Armed Auditors: More IRS Abuses Told
WASHINGTON — As the Internal Revenue Service has expanded its role in the federal war on drugs, it has begun subjecting ordinary American taxpayers to the same heavy-handed enforcement techniques used on drug lords and money launderers, a Senate committee was told Wednesday.
Several taxpayers described how they became the targets of surprise raids conducted by dozens of armed IRS agents on their homes and businesses--searches that ultimately failed to result in prosecutions for tax fraud but did manage to financially devastate the taxpayers.
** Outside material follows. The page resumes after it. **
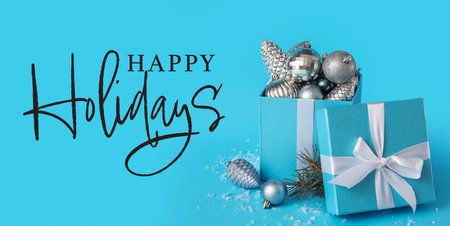 Gift box with Christmas decor and text HAPPY HOLIDAYS on blue backgroundの写真素材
IRS Commissioner Charles O. Rossotti acknowledged that the allegations, if true, would amount to misconduct. But he said that privacy laws prevent him from confirming or denying the detailed accounts related to the Senate Finance Committee.
“Should even one of these allegations be true, that’s one too many, and I won’t tolerate it,” Rossotti told reporters at a hastily called news conference at IRS national headquarters.
The Senate hearing put a particularly harsh spotlight on the IRS Criminal Investigation Division, a 4,500-employee operation that has sweeping law enforcement powers often described as greater than any other federal agency.
In the last several years, the division has become more involved in the fight against illegal drugs, a major diversion from its traditional emphasis on conventional tax fraud. About 34% of the organization’s cases involve drugs, and additional cases concern money laundering.
Experts said that the focus on drugs is changing the personality of the agency. The IRS has been systematically turning up the heat on taxpayers over the last two decades, according to Robert Edwin Davis, a Dallas tax attorney for 40 years who testified Tuesday at the Senate hearings.
Davis, a deputy assistant attorney general for taxes during the Reagan administration, said that undercover investigations were unheard of in the 1980s, and search warrants were used only about a dozen times each year. Today, Davis said, search warrant use is up twentyfold.
“There is a migration of these SWAT team techniques in our government, and we have to be careful about it,” said Sen. Daniel Patrick Moynihan (D-N.Y.) at the hearing.
Added Sen. Frank H. Murkowski (R-Alaska): “Such Gestapo-like actions are uncalled for.” Sen. Don Nickles (R-Okla.) said: “The CID is out of control.” Sen. Kent Conrad (D-N.D.), a former state tax director, said: “It sounds like police state tactics. It’s preposterous.”
None of the taxpayers who testified Wednesday about IRS raids against them was ever convicted of drug or tax violations. The witnesses said that they were never informed of any tax audit or criminal investigation before the IRS teams walked through their front doors.
John Colaprete, a Virginia restaurant owner, said that his home and two of his restaurants were raided by dozens of armed IRS agents because of phony allegations from a bookkeeper who was later convicted of cheating his business.
W.A. “Tex” Moncrief Jr., a Texas oil millionaire, testified that 64 armed IRS agents--two for each of his employees--stormed through the door of his Fort Worth oil firm shouting “IRS! This business is under criminal investigation. Remove your hands from the keyboard and back away from the computers!”
Moncrief said that he eventually paid the IRS $23 million to end the harassment of his family, despite the fact that the IRS never established that he owed back taxes.